指示
1) 火災保険に関する文章で、火災保険の補償を受けられるものとして挙げられている被害をすべて書き出してください。
2) 火災保険に関する文章を、最後の文の後から書き継いでください。

本文
————————
1.火災保険の加入は必須
住宅ローンを利用するにあたり、火災保険への加入は必須です。保険が持つ役割と、保険への加入がローンの条件となっている理由について知っておきましょう。
火災保険の役割
火災保険は、火災や自然災害によって住宅が被害を受けた際、損害を補償してくれる損害保険の一種です。
自宅から出火して火事が発生したり、予期せぬ自然災害に見舞われたりした場合、建物や家財が大きな損害を受けかねません。マイホームを元の状態に戻すためには、多額の費用がかかるため、火災保険によって万が一の事態に備える必要があります。
カバーできる被害の範囲は、火災や自然災害によるものに限りません。ガス漏れによる爆発被害や空き巣による盗難被害など、保険会社や商品ごとにさまざまな種類の補償があります。
延焼被害に遭った際も、火災保険に加入していれば補償を受けることが可能です。日本の法律では、近隣住民の不注意による火災で損害を被っても賠償を受けられない可能性が高いため、自分で資産を守らなければなりません。
住宅ローンを組む条件になっている
火災保険への加入は、住宅ローンを組む条件の一つとなっています。基本的には、ローン契約者自身が保険会社を選んで加入しておかなければなりません。
————————
提供資料
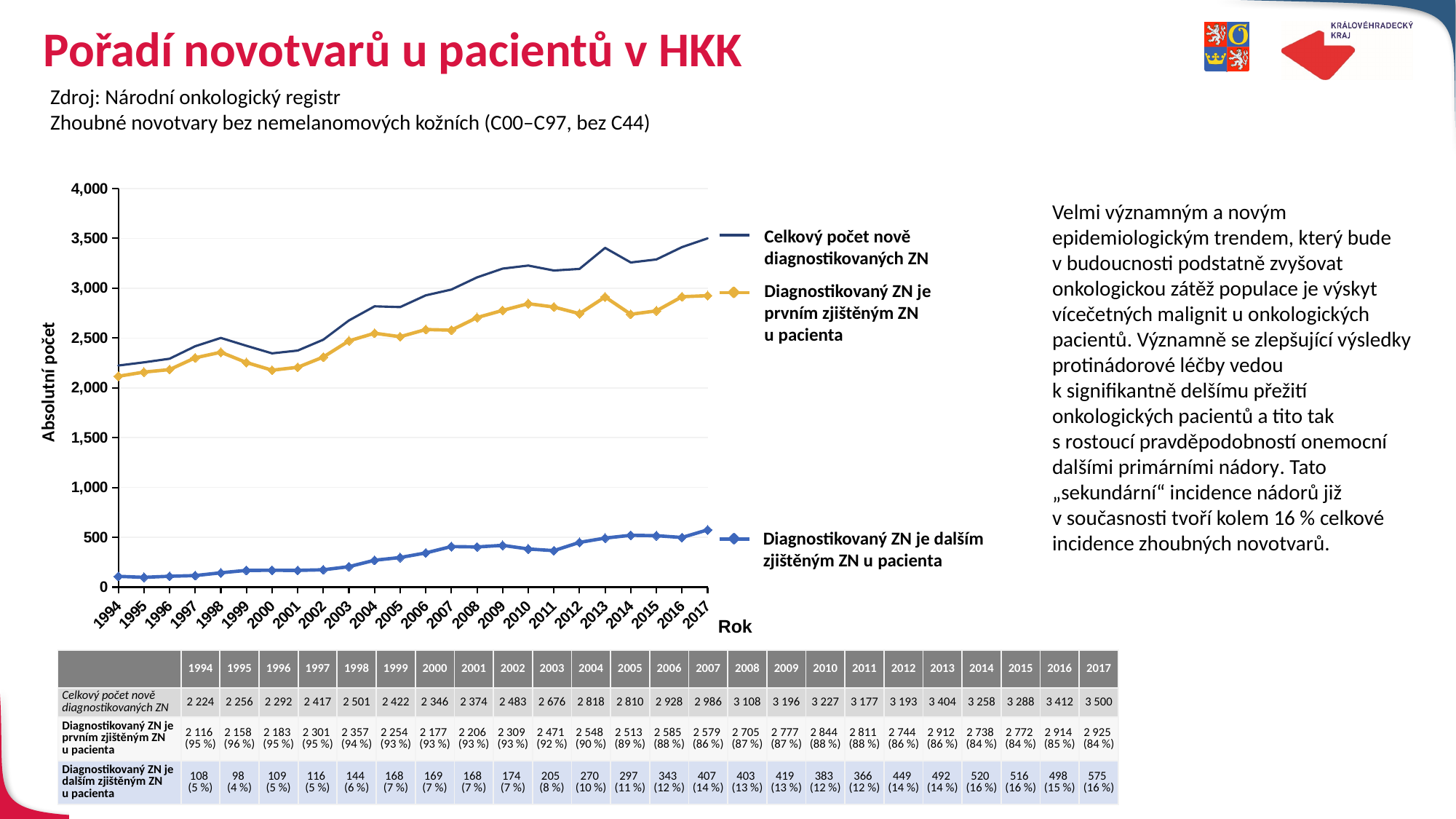
In which year is 'Celkový počet nově diagnostikovaných ZN' highest? 2017 How many series does the chart's legend list? 3 Which is larger in 2013: 'Celkový počet nově diagnostikovaných ZN' or 'Diagnostikovaný ZN je prvním zjištěným ZN u pacienta'? Celkový počet nově diagnostikovaných ZN What is the value of 'Celkový počet nově diagnostikovaných ZN' in 2017? 3 500 What is the difference between 'Celkový počet nově diagnostikovaných ZN' in 2017 and in 1994? 1 276 Is the value for 'Diagnostikovaný ZN je dalším zjištěným ZN u pacienta' in 2005 greater or less than 500? less What is the value of 'Diagnostikovaný ZN je prvním zjištěným ZN u pacienta' in 2017? 2 925 How many years are plotted along the x axis of the chart? 24 What kind of chart is shown on the slide? line chart In which year is 'Diagnostikovaný ZN je dalším zjištěným ZN u pacienta' lowest? 1995 What is the value of 'Diagnostikovaný ZN je dalším zjištěným ZN u pacienta' in 1994? 108 Does 'Diagnostikovaný ZN je dalším zjištěným ZN u pacienta' generally rise or fall from 1994 to 2017? rise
————————
解答
1)
・火災
・自然災害
・ガス漏れによる爆発被害
・空き巣による盗難被害
・延焼被害

2)
火災により住宅が大きな損害を受けた場合は、復旧に多額の費用を必要とします。しかし、自宅が被害に遭って経済的損失を被っても、住宅ローンの返済はストップしてもらえません。
自宅の復旧によりローン契約者の経済的な負担が増すと、金融機関も返済が滞るリスクを負うことになります。自宅の再建費用を保険でまかない、引き続き契約者に無理なくローンを返済してもらうために、火災保険へ加入することを必須としているのです。
2.火災保険の補償範囲
火災保険でカバーしてもらえる具体的な対象を確認しておきましょう。地震保険の仕組みについても解説します。
火災を始めとする災害・リスク
火災保険は、建物への被害を主にカバーする保険です。マンションの場合は、壁・床・天井や備え付けの設備など、居住者の専有部分のみが補償の対象となります。
補償内容に関しては、さまざまなリスクをカバーすることが可能です。水災・風災・雪災などのリスクだけでなく、外部からの衝突・飛来による損傷や空き巣による盗難、暴力行為による被害なども補償の対象となります。
このように、火災保険は火災や自然災害だけでなく、身近なリスクにも対応できる保険です。内容を充実させたい場合は、基本補償にオプションを追加していく形になりますが、増やした分だけ保険料も高くなります。
家財も補償対象
火災保険では、建物に加え家財も補償対象にできます。『建物のみ』『家財のみ』『建物+家財』の3パターンから選択することが可能です。
家財とは室内から外へ持ち運べるもの全般を指します。ベッド・机・タンス・本棚・家電製品・衣類といったものです。調理台・エアコン・ふすま・浴槽などは、建物に取り付けられているため、家財ではなく建物として扱われます。
現金・小切手・高価な貴金属・電子データ・自転車などは、家財に含まれません。家財に該当しないものを補償したい場合は、別枠で設定する必要があります。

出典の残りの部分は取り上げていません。